There’s also the perception that the internal names for things need not match their external names.  The problem with this is that you impair communication between users, designers, and developers.  Bug reports from users will come in with their external names.  There’s a cost in mapping one name to another every time you get a bug report, and if you’re writing any kind of serious applications then you’ll have an awful lot of bug reports.  Changing the name of the component need only be done once, but you’ll have to deal with the mapping every time.

Then there’s the matter of new developers coming onto a project.  The more obvious and concrete your component names are, the easier it will be for them to get up to speed.  Let’s say you’re exploring an unfamiliar codebase that you know is an e-commerce suite of some sort.  You come across a module named “Process.”  Quick, what do you think it does?  One guess is as good as another.  On the other hand, if the module were named “Checkout”, you’d have a pretty good idea what it does before even opening up the source file.

Good names should be short and distinctive.  Many programmer, once they get past the a, a2, _a approach to naming go the other extreme and start naming variables number_of_orders and products_to_be_saved_to_disk.  A name that is too long will clutter up the code and make it hard to read, which is only slightly better than being short and cryptic.  num_orders and queued_products are about the right length.
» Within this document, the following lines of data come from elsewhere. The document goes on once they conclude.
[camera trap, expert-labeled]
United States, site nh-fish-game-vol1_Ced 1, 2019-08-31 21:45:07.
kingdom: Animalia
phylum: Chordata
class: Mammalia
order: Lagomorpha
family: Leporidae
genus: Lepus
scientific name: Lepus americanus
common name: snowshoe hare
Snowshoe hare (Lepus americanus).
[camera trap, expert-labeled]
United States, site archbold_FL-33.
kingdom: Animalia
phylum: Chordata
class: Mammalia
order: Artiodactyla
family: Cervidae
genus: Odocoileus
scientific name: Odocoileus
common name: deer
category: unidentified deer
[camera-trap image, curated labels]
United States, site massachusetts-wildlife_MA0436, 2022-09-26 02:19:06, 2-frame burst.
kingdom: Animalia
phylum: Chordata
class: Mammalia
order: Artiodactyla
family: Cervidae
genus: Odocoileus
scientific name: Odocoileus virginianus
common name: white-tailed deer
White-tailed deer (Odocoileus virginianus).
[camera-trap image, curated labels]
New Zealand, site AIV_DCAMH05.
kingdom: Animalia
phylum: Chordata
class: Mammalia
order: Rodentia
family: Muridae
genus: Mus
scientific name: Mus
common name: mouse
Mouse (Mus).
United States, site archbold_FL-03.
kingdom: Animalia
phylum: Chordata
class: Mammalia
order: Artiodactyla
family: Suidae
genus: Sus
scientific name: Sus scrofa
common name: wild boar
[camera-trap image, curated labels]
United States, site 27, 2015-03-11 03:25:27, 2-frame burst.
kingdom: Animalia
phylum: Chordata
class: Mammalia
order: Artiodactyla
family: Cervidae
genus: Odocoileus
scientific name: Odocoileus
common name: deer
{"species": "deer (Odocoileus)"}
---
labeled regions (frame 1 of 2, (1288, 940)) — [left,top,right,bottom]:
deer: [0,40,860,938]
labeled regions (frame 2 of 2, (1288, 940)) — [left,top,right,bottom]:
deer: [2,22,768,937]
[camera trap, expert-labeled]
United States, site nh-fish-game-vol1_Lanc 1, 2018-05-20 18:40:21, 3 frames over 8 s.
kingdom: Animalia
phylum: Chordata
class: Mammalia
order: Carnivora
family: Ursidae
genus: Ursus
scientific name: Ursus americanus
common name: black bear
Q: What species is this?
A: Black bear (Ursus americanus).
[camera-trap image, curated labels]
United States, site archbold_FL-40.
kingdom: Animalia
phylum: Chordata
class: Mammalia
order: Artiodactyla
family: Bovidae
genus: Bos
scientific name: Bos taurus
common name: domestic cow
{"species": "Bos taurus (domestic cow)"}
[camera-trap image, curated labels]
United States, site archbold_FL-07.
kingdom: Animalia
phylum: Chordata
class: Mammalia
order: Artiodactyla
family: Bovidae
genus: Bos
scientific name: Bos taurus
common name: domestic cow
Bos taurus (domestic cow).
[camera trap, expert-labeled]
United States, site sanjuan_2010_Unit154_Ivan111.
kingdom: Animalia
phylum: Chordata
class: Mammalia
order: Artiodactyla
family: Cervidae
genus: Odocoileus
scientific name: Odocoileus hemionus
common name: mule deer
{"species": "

Poor names are often not the result of a poor initial name choice, but instead a result of the natural organic change of the code over time.  The module may evolve to take on a different role, or it might stay static and the rest of the application changes around it.  Either way, the result is to make a once-good name obsolete.

As soon as you realize the name is no longer appropriate, take a moment to change it.  It’s easier than you think.  With modern search and replace tools (or the old fallback “perl -p -i -e ’s/old/new/g’ *”), version control, and even IDEs with refactoring menus, there’s just no excuse for a bad name.